Stored entries:
+ + +
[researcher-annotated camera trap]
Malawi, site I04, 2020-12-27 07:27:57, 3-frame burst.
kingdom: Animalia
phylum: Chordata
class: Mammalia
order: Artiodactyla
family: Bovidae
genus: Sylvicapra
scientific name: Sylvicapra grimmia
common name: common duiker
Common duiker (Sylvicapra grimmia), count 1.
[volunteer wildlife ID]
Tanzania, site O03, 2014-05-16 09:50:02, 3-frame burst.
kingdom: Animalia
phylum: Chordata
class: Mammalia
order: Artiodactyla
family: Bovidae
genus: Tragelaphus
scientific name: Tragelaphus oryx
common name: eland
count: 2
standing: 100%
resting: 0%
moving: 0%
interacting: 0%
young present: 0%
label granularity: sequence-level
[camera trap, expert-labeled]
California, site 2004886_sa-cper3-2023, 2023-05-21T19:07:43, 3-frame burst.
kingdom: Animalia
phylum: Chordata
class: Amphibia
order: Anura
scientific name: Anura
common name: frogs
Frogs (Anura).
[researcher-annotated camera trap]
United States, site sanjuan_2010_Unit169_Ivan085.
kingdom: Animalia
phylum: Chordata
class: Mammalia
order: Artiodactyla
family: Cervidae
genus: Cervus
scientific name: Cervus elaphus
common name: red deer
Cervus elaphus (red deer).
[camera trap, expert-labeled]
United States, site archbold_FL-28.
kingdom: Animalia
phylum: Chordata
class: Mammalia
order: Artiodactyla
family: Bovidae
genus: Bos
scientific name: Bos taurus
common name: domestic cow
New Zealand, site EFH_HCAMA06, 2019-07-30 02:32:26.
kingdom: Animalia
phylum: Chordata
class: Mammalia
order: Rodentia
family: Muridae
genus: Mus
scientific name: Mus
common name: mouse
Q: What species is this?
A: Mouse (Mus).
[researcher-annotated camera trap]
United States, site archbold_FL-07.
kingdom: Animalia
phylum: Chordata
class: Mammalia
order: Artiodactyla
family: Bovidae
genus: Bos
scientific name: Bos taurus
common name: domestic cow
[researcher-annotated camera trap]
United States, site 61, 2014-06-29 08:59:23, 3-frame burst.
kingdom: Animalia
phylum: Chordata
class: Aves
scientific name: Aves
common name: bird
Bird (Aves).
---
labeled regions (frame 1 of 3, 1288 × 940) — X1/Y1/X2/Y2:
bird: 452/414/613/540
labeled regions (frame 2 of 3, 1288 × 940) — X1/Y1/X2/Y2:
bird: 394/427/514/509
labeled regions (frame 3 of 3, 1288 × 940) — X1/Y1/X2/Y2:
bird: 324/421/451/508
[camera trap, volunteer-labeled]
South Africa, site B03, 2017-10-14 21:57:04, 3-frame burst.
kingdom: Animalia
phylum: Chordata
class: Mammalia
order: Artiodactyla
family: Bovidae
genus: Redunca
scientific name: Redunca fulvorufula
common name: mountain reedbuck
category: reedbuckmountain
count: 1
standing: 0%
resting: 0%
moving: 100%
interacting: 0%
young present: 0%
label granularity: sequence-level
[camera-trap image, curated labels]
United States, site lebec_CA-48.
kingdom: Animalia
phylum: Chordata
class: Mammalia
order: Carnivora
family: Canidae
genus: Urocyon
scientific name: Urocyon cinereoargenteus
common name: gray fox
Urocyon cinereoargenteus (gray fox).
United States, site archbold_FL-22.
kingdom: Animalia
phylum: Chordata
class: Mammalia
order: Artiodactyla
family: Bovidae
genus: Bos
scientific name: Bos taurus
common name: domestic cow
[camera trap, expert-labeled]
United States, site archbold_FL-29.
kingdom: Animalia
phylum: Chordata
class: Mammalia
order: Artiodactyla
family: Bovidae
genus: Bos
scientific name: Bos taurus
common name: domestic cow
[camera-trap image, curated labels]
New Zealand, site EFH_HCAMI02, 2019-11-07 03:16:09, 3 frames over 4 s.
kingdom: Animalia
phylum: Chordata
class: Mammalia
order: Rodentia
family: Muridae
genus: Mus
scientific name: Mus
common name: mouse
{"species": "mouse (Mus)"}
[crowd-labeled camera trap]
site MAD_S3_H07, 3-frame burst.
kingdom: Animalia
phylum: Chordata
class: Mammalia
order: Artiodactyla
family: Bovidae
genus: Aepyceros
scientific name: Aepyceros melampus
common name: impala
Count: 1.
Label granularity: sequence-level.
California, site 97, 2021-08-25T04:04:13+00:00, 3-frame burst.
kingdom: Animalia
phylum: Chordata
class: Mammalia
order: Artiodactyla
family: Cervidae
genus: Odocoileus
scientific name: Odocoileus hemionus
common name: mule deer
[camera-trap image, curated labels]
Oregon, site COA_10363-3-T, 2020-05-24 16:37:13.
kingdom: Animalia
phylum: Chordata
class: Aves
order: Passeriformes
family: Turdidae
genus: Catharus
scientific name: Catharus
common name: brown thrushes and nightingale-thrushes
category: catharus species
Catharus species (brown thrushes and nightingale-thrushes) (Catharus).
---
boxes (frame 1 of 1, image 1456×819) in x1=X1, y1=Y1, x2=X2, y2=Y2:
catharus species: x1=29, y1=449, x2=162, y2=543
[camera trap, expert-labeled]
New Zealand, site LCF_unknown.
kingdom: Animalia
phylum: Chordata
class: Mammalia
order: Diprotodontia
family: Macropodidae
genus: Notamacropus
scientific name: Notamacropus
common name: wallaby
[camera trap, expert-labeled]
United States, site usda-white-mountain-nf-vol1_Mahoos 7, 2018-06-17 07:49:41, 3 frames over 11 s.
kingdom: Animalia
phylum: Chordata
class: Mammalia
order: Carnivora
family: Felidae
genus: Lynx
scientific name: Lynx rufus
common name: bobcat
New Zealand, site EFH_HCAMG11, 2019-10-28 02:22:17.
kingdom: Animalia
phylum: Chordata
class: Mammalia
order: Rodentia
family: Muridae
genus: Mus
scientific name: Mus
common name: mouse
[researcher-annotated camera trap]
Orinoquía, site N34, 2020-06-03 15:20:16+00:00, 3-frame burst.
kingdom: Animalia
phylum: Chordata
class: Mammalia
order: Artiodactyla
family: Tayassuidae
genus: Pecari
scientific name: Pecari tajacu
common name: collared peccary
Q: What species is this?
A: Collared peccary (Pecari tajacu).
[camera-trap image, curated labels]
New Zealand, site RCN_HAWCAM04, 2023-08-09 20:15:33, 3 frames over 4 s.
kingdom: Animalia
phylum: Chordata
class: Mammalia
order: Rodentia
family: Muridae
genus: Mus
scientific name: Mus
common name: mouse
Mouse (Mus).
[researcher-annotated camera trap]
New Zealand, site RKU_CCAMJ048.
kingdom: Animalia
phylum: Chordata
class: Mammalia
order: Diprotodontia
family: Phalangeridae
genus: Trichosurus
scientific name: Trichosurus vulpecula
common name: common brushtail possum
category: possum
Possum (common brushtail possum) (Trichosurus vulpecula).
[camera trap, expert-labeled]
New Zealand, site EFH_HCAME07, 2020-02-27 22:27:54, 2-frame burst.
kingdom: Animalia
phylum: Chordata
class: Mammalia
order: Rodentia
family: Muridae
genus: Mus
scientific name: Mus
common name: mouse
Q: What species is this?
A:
+ + +
## PROBLEM TO WORK ON
Every entry above must be copied exactly.

## EXERCISE OUTPUT
[researcher-annotated camera trap]
Malawi, site I04, 2020-12-27 07:27:57, 3-frame burst.
kingdom: Animalia
phylum: Chordata
class: Mammalia
order: Artiodactyla
family: Bovidae
genus: Sylvicapra
scientific name: Sylvicapra grimmia
common name: common duiker
Common duiker (Sylvicapra grimmia), count 1.
[volunteer wildlife ID]
Tanzania, site O03, 2014-05-16 09:50:02, 3-frame burst.
kingdom: Animalia
phylum: Chordata
class: Mammalia
order: Artiodactyla
family: Bovidae
genus: Tragelaphus
scientific name: Tragelaphus oryx
common name: eland
count: 2
standing: 100%
resting: 0%
moving: 0%
interacting: 0%
young present: 0%
label granularity: sequence-level
[camera trap, expert-labeled]
California, site 2004886_sa-cper3-2023, 2023-05-21T19:07:43, 3-frame burst.
kingdom: Animalia
phylum: Chordata
class: Amphibia
order: Anura
scientific name: Anura
common name: frogs
Frogs (Anura).
[researcher-annotated camera trap]
United States, site sanjuan_2010_Unit169_Ivan085.
kingdom: Animalia
phylum: Chordata
class: Mammalia
order: Artiodactyla
family: Cervidae
genus: Cervus
scientific name: Cervus elaphus
common name: red deer
Cervus elaphus (red deer).
[camera trap, expert-labeled]
United States, site archbold_FL-28.
kingdom: Animalia
phylum: Chordata
class: Mammalia
order: Artiodactyla
family: Bovidae
genus: Bos
scientific name: Bos taurus
common name: domestic cow
New Zealand, site EFH_HCAMA06, 2019-07-30 02:32:26.
kingdom: Animalia
phylum: Chordata
class: Mammalia
order: Rodentia
family: Muridae
genus: Mus
scientific name: Mus
common name: mouse
Q: What species is this?
A: Mouse (Mus).
[researcher-annotated camera trap]
United States, site archbold_FL-07.
kingdom: Animalia
phylum: Chordata
class: Mammalia
order: Artiodactyla
family: Bovidae
genus: Bos
scientific name: Bos taurus
common name: domestic cow
[researcher-annotated camera trap]
United States, site 61, 2014-06-29 08:59:23, 3-frame burst.
kingdom: Animalia
phylum: Chordata
class: Aves
scientific name: Aves
common name: bird
Bird (Aves).
---
labeled regions (frame 1 of 3, 1288 × 940) — X1/Y1/X2/Y2:
bird: 452/414/613/540
labeled regions (frame 2 of 3, 1288 × 940) — X1/Y1/X2/Y2:
bird: 394/427/514/509
labeled regions (frame 3 of 3, 1288 × 940) — X1/Y1/X2/Y2:
bird: 324/421/451/508
[camera trap, volunteer-labeled]
South Africa, site B03, 2017-10-14 21:57:04, 3-frame burst.
kingdom: Animalia
phylum: Chordata
class: Mammalia
order: Artiodactyla
family: Bovidae
genus: Redunca
scientific name: Redunca fulvorufula
common name: mountain reedbuck
category: reedbuckmountain
count: 1
standing: 0%
resting: 0%
moving: 100%
interacting: 0%
young present: 0%
label granularity: sequence-level
[camera-trap image, curated labels]
United States, site lebec_CA-48.
kingdom: Animalia
phylum: Chordata
class: Mammalia
order: Carnivora
family: Canidae
genus: Urocyon
scientific name: Urocyon cinereoargenteus
common name: gray fox
Urocyon cinereoargenteus (gray fox).
United States, site archbold_FL-22.
kingdom: Animalia
phylum: Chordata
class: Mammalia
order: Artiodactyla
family: Bovidae
genus: Bos
scientific name: Bos taurus
common name: domestic cow
[camera trap, expert-labeled]
United States, site archbold_FL-29.
kingdom: Animalia
phylum: Chordata
class: Mammalia
order: Artiodactyla
family: Bovidae
genus: Bos
scientific name: Bos taurus
common name: domestic cow
[camera-trap image, curated labels]
New Zealand, site EFH_HCAMI02, 2019-11-07 03:16:09, 3 frames over 4 s.
kingdom: Animalia
phylum: Chordata
class: Mammalia
order: Rodentia
family: Muridae
genus: Mus
scientific name: Mus
common name: mouse
{"species": "mouse (Mus)"}
[crowd-labeled camera trap]
site MAD_S3_H07, 3-frame burst.
kingdom: Animalia
phylum: Chordata
class: Mammalia
order: Artiodactyla
family: Bovidae
genus: Aepyceros
scientific name: Aepyceros melampus
common name: impala
Count: 1.
Label granularity: sequence-level.
California, site 97, 2021-08-25T04:04:13+00:00, 3-frame burst.
kingdom: Animalia
phylum: Chordata
class: Mammalia
order: Artiodactyla
family: Cervidae
genus: Odocoileus
scientific name: Odocoileus hemionus
common name: mule deer
[camera-trap image, curated labels]
Oregon, site COA_10363-3-T, 2020-05-24 16:37:13.
kingdom: Animalia
phylum: Chordata
class: Aves
order: Passeriformes
family: Turdidae
genus: Catharus
scientific name: Catharus
common name: brown thrushes and nightingale-thrushes
category: catharus species
Catharus species (brown thrushes and nightingale-thrushes) (Catharus).
---
boxes (frame 1 of 1, image 1456×819) in x1=X1, y1=Y1, x2=X2, y2=Y2:
catharus species: x1=29, y1=449, x2=162, y2=543
[camera trap, expert-labeled]
New Zealand, site LCF_unknown.
kingdom: Animalia
phylum: Chordata
class: Mammalia
order: Diprotodontia
family: Macropodidae
genus: Notamacropus
scientific name: Notamacropus
common name: wallaby
[camera trap, expert-labeled]
United States, site usda-white-mountain-nf-vol1_Mahoos 7, 2018-06-17 07:49:41, 3 frames over 11 s.
kingdom: Animalia
phylum: Chordata
class: Mammalia
order: Carnivora
family: Felidae
genus: Lynx
scientific name: Lynx rufus
common name: bobcat
New Zealand, site EFH_HCAMG11, 2019-10-28 02:22:17.
kingdom: Animalia
phylum: Chordata
class: Mammalia
order: Rodentia
family: Muridae
genus: Mus
scientific name: Mus
common name: mouse
[researcher-annotated camera trap]
Orinoquía, site N34, 2020-06-03 15:20:16+00:00, 3-frame burst.
kingdom: Animalia
phylum: Chordata
class: Mammalia
order: Artiodactyla
family: Tayassuidae
genus: Pecari
scientific name: Pecari tajacu
common name: collared peccary
Q: What species is this?
A: Collared peccary (Pecari tajacu).
[camera-trap image, curated labels]
New Zealand, site RCN_HAWCAM04, 2023-08-09 20:15:33, 3 frames over 4 s.
kingdom: Animalia
phylum: Chordata
class: Mammalia
order: Rodentia
family: Muridae
genus: Mus
scientific name: Mus
common name: mouse
Mouse (Mus).
[researcher-annotated camera trap]
New Zealand, site RKU_CCAMJ048.
kingdom: Animalia
phylum: Chordata
class: Mammalia
order: Diprotodontia
family: Phalangeridae
genus: Trichosurus
scientific name: Trichosurus vulpecula
common name: common brushtail possum
category: possum
Possum (common brushtail possum) (Trichosurus vulpecula).
[camera trap, expert-labeled]
New Zealand, site EFH_HCAME07, 2020-02-27 22:27:54, 2-frame burst.
kingdom: Animalia
phylum: Chordata
class: Mammalia
order: Rodentia
family: Muridae
genus: Mus
scientific name: Mus
common name: mouse
Q: What species is this?
A:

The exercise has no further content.